I do get this. I guess to me there seems like a larger difference between 2 and 3 than 3 and 5. Or at least between the 2s and 3s in his class, specifically.
The preschool I taught at had a 18 month-3 class also, so depending on birthday sometimes the kids would move at young three or old three. One of my favorite classes I’ve ever taught!
I really spend a lot of time thinking about (and I’m not joking- this is what my brain goes to at 3 am when I can’t sleep)- this is the first time in history where kids are put in homogenous age groupings mostly from birth, so kids aren’t learning to be kind and helpful with younger kids while they learn from bigger kids. I really strongly think this is a huge factor in the major decline in social skills I’m seeing as an elementary teacher (and I was thinking this before Covid…)
Sorry. I’m exhausted. It’s been a weird week. This is really something I rant about to anyone who listens. So usually just my mom and husband
That’s very interesting! Perhaps this will help him be more patient with his 17 month old sister - I’ll keep that in mind 😊
And While I understand that classroom management is an art and not a science, I don’t like the implication that another child’s behavior is limiting (in my mama bear brain) my kids progress.

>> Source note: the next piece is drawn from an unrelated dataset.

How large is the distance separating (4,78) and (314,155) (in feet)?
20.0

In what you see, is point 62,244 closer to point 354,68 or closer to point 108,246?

If you were led to believe that your son would move up during the year then I totally understand feeling thrown by now being told it won't happen until September. It sounds like you're on the road to finding the best fit for your son through the classroom visits and more conversation with daycare, which is great.
I'm keeping this quote though because...dude, he's 3. It sounds incredibly stressful to think that he's being limited because he's in a classroom with kids who are slightly younger. He's going to learn plenty in whatever room he's in at this age as long as he's got good grown ups around (which presumably he does if you're happy with the place).
One thing it sounds like you haven't considered is that the move was entirely about that specific other family and other kid and not your kid at all.
If the school prefers to move kids at the break between years but moved that kid anyway, there might be something very specific going on.
Maybe he's a really physical, rough kid and they didn't feel the younger kids were safe with him in the room. Maybe he has something else going on that needs specific interventions that match better with the 3 year old class. Maybe his parents are really pushy and the school was tired of dealing with them.
For what it’s worth, in Montessori, kids are combined from ages 3-5. There can be a very wide gap and the expectation is that the older kids help teach the younger kids about the classroom and routines.
Your son has an opportunity here to be a leader in the classroom and work with his younger peers. That can be a great thing developmentally too.
Our program moved kids with their birthdays, not with a school year calendar, but it sounds like yours does and so your kid is in the appropriate class until September.
I imagine the school is also considering the dynamics of the two classrooms and whether one kid might be a better fit to move up. I’d actually be pleased that they’ve considered the bullying element.
This is not something I would get super upset about even though I understand why you’re having feelings about it.